begin Page extract
[Userspace RCU] Introducing a new data structure: Fractal Trie

Mathieu Desnoyers Wed, 01 Apr 2026 10:46:10 -0700

Hi!

I've implemented a new RCU Trie data structure, and would welcome
your feedback while it's in development stage.


It's currently sitting in a development branch of my private
userspace-rcu repository. It's currently targeting userspace
applications, but could be ported to the Linux kernel if there is a
use-case for it.

https://github.com/compudj/userspace-rcu-dev/tree/fractal-trie-dev

I've started working on this project around 2012, and I've recently
been able to find time to pursue this work. (Many thanks to ISC.org
for funding this!).

Here are a few major use-cases I see are a good fit:

- DNS resolver,
- IP routing tables.
- Real-time application data structure lookups with strict real-time
  bound limits (wait-free, guaranteed bounded number of cache line
  loads per key byte).

I'm pasting the API header top comment as summary of the feature set
here:

/*
 * urcu/fractal-trie.h
 *
 * Userspace RCU library - Fractal Trie
 *
 * A concurrent, RCU-protected ordered trie mapping variable or
 * fixed-length byte keys to user-defined nodes. Keys are opaque
 * byte sequences with no reserved or sentinel values; unlike
 * tries that rely on NUL or other terminal characters, any byte
 * value may appear at any position in a key. Lookups and
 * traversals are wait-free under the RCU read-side lock and can
 * proceed concurrently with mutations. The internal structure is
 * acyclic by construction: no sequence of concurrent updates can
 * introduce a cycle, ensuring that all lookups and traversals
 * complete in bounded time. Supports exact lookup, partial
 * (prefix) match, ordered iteration, duplicate key chains, and
 * range queries (<=, >=, <, >). A longest-match lookup reports
 * the deepest trie position matching a prefix of the input key,
 * even if that position has no external node.
 *
 * Performance characteristics:
 *
 * - Lookup: At most 2 cache-line accesses per key byte.
 * - Ordered traversal: At most 3 cache-line accesses per node.
 *
 * Internal node configurations:
 *
 * Internal nodes self-adapt to the key population using several
 * configurations (linear, 1D pool, 2D pool, pigeon), each with
 * a different indexing strategy suited to its child density.
end Page extract
- [Exercise requirements]:
**A)** List the internal node configurations that the Fractal Trie announcement names.
**B)** Pick up the Fractal Trie announcement at the point where it stops, and continue writing it.
begin Data lines
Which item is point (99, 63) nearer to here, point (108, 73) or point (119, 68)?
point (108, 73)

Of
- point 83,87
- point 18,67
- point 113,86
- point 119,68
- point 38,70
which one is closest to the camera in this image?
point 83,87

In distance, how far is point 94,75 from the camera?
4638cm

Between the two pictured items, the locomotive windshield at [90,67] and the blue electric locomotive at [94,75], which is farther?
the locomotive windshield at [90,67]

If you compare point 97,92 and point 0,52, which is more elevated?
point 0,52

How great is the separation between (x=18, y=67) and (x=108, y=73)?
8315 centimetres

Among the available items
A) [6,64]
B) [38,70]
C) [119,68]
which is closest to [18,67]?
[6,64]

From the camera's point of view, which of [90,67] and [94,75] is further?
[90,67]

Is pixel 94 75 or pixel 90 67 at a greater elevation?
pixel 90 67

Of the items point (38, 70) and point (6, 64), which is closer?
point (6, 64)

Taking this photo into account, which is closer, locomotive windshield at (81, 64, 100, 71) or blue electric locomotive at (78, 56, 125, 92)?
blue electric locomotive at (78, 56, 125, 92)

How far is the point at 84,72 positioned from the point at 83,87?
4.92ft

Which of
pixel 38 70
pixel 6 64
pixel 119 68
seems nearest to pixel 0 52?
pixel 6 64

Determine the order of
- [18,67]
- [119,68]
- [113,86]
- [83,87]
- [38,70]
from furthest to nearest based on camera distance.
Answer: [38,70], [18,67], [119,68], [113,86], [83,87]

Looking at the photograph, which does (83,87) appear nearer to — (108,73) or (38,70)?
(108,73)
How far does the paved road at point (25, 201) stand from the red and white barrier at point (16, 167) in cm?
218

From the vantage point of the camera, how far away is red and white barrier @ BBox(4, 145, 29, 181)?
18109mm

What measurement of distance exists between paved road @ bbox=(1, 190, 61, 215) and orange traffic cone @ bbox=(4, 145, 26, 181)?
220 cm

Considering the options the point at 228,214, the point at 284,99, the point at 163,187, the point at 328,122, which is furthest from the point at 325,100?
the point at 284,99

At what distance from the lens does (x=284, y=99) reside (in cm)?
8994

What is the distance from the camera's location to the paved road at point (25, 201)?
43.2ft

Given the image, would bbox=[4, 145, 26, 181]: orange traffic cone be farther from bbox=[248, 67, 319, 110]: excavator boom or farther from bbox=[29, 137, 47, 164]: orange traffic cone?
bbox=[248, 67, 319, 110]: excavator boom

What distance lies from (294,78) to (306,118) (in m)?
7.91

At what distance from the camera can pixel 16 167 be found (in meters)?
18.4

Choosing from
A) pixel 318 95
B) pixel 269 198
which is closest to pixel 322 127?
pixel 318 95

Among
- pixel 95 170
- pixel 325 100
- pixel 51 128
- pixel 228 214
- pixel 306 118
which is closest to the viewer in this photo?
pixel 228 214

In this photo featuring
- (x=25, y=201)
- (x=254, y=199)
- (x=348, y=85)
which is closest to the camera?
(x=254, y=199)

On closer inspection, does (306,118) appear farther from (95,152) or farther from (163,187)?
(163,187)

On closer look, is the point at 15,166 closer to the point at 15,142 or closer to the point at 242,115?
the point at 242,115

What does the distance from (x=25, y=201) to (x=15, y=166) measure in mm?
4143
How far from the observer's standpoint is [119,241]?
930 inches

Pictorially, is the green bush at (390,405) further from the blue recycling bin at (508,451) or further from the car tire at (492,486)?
end Data lines
- [Exercise responses]:
**A)** linear, 1D pool, 2D pool, pigeon

**B)**
 * The appropriate configuration is chosen automatically based
 * on the number of children. Node sizes are powers of 2 between
 * 16 bytes and 2048 bytes on 64-bit architectures (1024 bytes
 * on 32-bit). Mutations use in-place updates when possible to
 * minimize node recompaction, and hysteresis at size thresholds
 * prevents repeated recompaction when the child count oscillates
 * near a boundary.
 *
 * The 1D and 2D pool configurations partition the 8-bit key
 * byte space using one or two bit positions respectively,
 * distributing children across sub-nodes. This provides a
 * range of intermediate node sizes between the compact linear
 * configuration and the full 256-entry pigeon configuration,
 * allowing memory-efficient representation of medium-density
 * populations without requiring the full pigeon footprint.
 * The bit positions are selected to minimize the maximum
 * sub-node population, using a minimax criterion. The
 * transition thresholds and worst-case sub-node sizes were
 * empirically validated by brute-force enumeration of optimal
 * bit selections across millions of random populations.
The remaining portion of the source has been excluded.